New model shows Antarctica alone could raise sea level a meter by 2100

Scott K. Johnson

Enlarge / Satellite imagery of the seaward edge of Thwaites Glacier in Antarctica. Thwaites Glacier accounts for a big chunk of the West Antarctic Ice Sheet, and it's vulnerable to major retreat.

Knut Christianson

It’s obvious that a warming climate will mean less glacial ice and higher sea level, but putting a precise number on these things is another matter. The landscapes concealed beneath the great ice sheets of Greenland and Antarctica are complex in hugely important ways. The interplay of ocean currents, which deliver warmer water to eat away at the underside of floating ice shelves, also varies regionally and even locally. And the ice itself is a dynamic thing, flowing in response to changes at the coastal edges.

So while we use measurements in the present and records from the past to forecast the future, we're stuck with scientific uncertainty, which means we need the language of risk analysis to discuss things sensibly. What is the possible range of sea level rise? And what are the probabilities for different parts of this range?

While some work in this regard has already been done, we're continually sharpening those assessments. As data and knowledge accumulate, our models of the ice sheets become more reliable guides to the future.
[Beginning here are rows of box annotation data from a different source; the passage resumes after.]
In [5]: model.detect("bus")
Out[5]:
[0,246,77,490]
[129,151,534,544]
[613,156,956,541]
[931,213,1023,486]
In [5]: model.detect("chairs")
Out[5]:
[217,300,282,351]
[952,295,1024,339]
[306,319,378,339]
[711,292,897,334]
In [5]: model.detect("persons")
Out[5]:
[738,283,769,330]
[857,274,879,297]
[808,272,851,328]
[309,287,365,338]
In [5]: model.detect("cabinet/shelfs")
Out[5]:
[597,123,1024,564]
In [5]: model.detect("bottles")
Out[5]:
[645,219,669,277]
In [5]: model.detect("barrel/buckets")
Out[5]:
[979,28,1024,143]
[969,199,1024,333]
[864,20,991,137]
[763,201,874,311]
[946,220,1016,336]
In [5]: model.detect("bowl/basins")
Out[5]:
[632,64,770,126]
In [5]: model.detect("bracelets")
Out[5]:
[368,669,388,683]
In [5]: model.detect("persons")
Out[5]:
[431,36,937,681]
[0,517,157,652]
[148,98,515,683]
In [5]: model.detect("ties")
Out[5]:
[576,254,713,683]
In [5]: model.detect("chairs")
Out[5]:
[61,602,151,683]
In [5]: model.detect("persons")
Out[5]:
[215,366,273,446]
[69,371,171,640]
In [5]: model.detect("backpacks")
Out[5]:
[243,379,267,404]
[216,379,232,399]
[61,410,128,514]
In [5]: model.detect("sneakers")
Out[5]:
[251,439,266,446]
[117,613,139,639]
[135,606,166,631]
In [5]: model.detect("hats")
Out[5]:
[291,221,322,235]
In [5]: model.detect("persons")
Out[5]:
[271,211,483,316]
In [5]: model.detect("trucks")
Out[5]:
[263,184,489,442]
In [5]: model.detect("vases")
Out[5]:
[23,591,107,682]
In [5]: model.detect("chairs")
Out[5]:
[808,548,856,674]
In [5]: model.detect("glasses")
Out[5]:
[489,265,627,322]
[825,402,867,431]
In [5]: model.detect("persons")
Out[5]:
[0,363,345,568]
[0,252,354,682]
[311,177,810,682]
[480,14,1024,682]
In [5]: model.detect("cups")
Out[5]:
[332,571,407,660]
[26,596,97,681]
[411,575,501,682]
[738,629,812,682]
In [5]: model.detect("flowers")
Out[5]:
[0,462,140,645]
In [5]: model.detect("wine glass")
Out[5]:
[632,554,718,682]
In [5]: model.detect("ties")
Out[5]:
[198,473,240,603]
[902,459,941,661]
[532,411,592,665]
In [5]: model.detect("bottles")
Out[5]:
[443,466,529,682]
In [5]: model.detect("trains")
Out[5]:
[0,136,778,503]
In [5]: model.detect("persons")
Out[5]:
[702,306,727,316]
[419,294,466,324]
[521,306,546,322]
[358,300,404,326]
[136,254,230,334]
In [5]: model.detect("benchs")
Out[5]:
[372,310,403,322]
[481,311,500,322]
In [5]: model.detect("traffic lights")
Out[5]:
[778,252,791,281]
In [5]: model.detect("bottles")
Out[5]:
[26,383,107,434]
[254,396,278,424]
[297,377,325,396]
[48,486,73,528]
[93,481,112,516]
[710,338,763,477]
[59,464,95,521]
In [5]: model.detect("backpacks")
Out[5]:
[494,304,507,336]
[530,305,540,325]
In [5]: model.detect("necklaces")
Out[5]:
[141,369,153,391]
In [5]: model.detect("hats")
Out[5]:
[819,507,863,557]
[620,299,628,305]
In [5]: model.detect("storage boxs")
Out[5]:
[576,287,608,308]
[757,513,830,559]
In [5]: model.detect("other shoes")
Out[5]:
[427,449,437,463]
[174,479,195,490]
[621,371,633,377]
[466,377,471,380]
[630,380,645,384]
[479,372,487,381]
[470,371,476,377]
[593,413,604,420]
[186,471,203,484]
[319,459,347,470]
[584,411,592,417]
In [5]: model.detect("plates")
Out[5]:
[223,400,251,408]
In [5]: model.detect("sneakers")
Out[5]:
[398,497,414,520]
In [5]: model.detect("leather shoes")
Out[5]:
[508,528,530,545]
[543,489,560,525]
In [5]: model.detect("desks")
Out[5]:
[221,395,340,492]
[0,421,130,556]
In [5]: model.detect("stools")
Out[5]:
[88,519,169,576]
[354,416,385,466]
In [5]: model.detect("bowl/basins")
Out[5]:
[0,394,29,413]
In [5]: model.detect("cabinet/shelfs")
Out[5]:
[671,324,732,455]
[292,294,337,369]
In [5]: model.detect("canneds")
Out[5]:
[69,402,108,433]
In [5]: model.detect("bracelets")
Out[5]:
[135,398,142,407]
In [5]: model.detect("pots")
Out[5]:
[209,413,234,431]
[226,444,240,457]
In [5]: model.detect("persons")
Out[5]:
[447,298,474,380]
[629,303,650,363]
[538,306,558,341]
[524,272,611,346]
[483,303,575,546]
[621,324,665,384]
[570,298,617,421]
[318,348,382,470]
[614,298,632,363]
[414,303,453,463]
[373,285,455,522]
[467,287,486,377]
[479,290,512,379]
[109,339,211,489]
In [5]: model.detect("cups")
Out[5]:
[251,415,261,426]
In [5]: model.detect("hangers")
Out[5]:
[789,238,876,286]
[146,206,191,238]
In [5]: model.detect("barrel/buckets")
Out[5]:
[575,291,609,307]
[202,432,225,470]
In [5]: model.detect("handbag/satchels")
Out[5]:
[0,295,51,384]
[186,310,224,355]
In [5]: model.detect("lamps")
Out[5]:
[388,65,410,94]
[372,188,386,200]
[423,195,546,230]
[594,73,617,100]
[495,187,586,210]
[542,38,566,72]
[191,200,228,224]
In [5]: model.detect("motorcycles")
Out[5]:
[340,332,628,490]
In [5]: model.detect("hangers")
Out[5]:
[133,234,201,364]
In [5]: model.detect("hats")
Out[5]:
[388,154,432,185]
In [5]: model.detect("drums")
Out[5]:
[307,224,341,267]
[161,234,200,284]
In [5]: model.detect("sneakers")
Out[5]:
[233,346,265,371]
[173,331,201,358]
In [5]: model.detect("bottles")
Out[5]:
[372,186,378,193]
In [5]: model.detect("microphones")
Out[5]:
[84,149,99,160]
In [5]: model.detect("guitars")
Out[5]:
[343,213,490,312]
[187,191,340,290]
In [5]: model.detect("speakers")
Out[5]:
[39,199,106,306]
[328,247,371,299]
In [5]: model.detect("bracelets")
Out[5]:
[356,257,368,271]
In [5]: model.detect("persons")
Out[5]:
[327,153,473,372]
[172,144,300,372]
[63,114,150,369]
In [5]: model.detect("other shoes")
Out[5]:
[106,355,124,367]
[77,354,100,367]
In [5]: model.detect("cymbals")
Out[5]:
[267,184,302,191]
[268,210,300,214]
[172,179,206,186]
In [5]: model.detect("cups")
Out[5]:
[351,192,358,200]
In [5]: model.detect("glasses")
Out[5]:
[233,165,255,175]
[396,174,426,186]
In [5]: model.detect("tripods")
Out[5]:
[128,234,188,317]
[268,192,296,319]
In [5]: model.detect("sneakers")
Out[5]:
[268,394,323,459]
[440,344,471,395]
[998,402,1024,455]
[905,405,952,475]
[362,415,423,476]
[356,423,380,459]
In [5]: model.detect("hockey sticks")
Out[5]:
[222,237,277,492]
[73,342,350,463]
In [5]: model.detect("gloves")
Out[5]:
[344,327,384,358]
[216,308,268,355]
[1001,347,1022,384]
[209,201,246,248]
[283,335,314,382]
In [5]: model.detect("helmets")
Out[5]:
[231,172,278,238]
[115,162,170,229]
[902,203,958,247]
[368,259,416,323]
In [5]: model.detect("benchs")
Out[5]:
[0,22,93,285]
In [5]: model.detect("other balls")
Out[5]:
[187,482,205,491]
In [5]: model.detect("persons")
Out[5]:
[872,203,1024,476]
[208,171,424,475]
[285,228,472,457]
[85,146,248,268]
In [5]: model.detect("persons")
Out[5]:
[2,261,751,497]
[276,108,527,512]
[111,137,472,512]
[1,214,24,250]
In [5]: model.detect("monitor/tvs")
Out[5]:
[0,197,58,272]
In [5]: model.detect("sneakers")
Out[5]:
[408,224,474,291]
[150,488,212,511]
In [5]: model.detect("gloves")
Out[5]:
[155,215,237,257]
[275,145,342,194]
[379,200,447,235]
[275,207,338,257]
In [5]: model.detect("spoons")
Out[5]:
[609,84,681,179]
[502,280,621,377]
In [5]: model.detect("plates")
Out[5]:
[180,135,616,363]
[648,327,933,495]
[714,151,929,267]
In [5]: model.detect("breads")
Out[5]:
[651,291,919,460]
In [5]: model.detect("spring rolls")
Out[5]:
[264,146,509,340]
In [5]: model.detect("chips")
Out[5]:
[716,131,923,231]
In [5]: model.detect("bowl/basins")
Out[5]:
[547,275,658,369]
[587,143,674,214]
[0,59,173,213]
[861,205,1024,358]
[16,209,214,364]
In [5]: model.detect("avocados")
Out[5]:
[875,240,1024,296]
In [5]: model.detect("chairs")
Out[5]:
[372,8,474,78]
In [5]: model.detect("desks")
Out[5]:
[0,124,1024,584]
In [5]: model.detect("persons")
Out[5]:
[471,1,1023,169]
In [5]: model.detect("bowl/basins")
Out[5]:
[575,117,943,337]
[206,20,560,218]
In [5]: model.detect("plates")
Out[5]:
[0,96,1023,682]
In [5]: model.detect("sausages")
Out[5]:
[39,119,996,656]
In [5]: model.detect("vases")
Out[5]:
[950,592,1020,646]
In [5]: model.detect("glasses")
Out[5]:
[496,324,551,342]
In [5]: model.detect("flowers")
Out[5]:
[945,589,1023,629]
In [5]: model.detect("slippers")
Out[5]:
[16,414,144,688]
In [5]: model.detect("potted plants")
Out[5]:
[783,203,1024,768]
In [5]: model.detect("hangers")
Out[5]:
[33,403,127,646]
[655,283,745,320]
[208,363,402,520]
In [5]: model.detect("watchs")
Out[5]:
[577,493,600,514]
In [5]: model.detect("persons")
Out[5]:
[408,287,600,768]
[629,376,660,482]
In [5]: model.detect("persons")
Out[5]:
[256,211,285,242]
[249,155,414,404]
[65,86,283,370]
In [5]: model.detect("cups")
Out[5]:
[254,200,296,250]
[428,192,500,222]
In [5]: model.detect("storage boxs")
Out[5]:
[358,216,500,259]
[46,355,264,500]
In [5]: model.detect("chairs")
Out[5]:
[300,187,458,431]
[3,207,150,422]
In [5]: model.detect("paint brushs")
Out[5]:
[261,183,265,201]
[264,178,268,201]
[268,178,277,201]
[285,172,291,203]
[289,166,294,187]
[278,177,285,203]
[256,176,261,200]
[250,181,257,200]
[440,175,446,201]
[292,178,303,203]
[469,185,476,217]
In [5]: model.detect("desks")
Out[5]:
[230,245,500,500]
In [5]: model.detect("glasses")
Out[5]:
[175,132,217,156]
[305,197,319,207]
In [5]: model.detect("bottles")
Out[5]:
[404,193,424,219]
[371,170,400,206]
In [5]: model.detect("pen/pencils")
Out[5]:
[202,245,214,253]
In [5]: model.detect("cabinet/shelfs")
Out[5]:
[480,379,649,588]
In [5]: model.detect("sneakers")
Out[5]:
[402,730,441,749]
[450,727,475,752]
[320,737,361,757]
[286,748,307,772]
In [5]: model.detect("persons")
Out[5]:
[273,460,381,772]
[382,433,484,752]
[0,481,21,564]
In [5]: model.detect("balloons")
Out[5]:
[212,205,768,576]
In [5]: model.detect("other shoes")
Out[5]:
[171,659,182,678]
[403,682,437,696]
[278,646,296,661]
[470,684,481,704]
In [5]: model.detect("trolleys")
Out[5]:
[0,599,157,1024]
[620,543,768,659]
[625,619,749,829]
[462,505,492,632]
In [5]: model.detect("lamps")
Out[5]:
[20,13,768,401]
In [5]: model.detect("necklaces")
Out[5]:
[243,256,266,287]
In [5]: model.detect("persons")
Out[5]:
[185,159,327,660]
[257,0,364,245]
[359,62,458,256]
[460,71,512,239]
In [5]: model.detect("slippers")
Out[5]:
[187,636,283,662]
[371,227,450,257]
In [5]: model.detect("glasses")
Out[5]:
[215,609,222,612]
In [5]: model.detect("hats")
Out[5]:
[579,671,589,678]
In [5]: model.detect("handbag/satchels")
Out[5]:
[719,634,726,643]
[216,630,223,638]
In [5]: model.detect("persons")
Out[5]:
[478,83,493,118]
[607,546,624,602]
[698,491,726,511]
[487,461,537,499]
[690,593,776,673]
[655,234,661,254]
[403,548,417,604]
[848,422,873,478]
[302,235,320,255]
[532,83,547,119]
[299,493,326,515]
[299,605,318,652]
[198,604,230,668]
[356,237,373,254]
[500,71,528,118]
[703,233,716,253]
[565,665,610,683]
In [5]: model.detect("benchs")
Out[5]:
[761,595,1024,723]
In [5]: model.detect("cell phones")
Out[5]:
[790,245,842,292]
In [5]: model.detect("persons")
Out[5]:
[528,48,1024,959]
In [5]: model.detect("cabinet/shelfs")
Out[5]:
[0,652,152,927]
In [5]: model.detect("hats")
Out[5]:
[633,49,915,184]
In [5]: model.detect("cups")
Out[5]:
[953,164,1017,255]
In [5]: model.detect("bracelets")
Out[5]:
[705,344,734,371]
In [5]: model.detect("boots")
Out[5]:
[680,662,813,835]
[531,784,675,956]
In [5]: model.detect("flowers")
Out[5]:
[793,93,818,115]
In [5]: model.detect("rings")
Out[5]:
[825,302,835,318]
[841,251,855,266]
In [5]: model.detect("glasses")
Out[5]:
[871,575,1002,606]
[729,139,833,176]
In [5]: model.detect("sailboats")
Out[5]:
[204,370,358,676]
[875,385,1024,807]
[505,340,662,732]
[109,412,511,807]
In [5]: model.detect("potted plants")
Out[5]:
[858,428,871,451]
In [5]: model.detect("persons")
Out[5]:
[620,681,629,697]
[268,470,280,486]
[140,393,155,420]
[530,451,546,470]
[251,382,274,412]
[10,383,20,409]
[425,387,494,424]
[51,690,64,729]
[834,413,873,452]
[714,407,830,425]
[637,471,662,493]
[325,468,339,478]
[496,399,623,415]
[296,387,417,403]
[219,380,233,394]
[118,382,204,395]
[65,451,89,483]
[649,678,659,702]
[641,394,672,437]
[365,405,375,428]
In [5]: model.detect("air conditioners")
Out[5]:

Last year, researchers published a study that added two key physical processes to an ice sheet model. First, they added the ability of meltwater to fill up crevasses in the ice until the pressure at the bottom of the crevasse is so great the ice breaks apart. Second, the new model accounted for the fact that the cliff of ice at the front of a glacier can’t hold itself up if it grows beyond a certain height. Together, these processes greatly accelerated the rate at which floating ice shelves could disappear and destabilize the rest of the glacier.

The researchers used the model to simulate a time during the Pliocene period when global sea level was as much as 20 meters higher than it is today. Other models were unable to get ocean levels that high without cranking up the heat to temperatures far above the warmth of the Pliocene climate. But with these added processes, the researchers got 17 meters (rather than several) of sea level rise from the melting of Antarctic ice.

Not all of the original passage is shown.